_About this task_
Omit the pictures and reproduce the rest of the listing exactly.

_Exercise data_

---------------

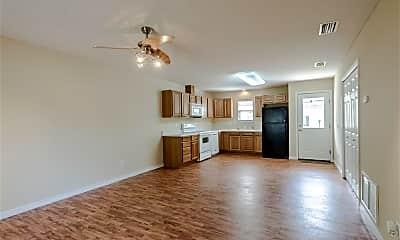 Living Room, 1791 N Pine St, 1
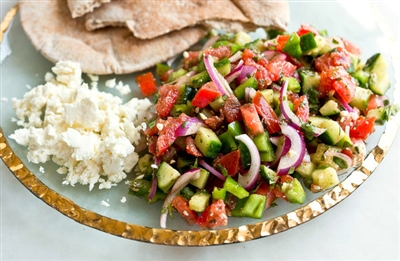 Çoban Salatasi - Shepperd's salad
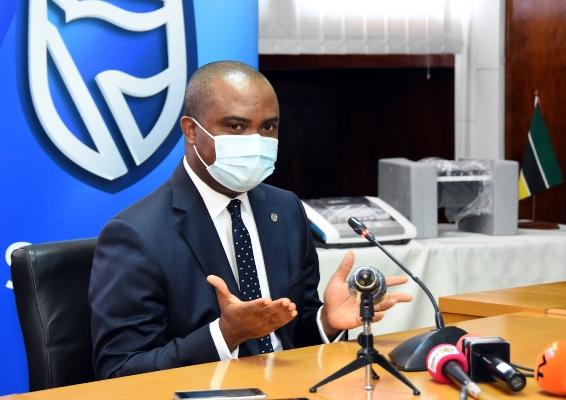 2 Chuma Nwokocha administrador delegado do Standard Bank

---------------

_Result_
 Living Room, 1791 N Pine St, 1
 Çoban Salatasi - Shepperd's salad
 2 Chuma Nwokocha administrador delegado do Standard Bank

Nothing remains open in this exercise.